> **Task to complete**
Each of the lines from the one that contains "о научно-исследовательской работе" to the end of the entries below should be output exactly.

> **Data for review**
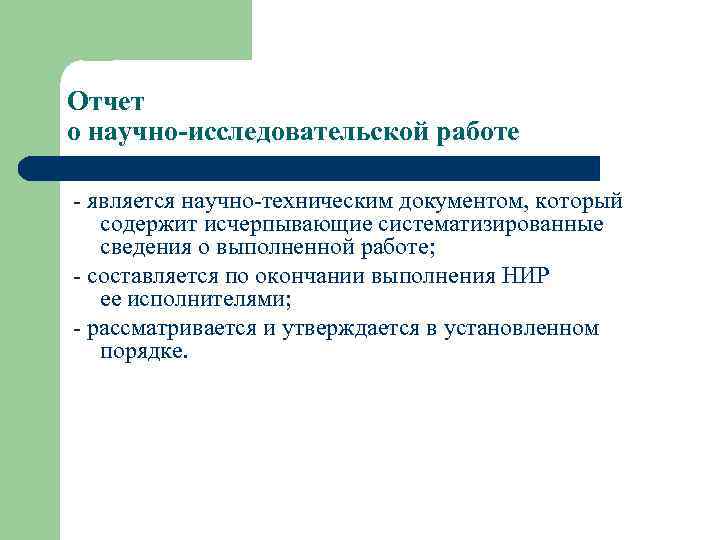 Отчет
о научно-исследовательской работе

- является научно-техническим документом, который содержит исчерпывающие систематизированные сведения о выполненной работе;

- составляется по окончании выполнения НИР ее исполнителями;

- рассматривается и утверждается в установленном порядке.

> **Worked solution**
о научно-исследовательской работе

- является научно-техническим документом, который содержит исчерпывающие систематизированные сведения о выполненной работе;

- составляется по окончании выполнения НИР ее исполнителями;

- рассматривается и утверждается в установленном порядке.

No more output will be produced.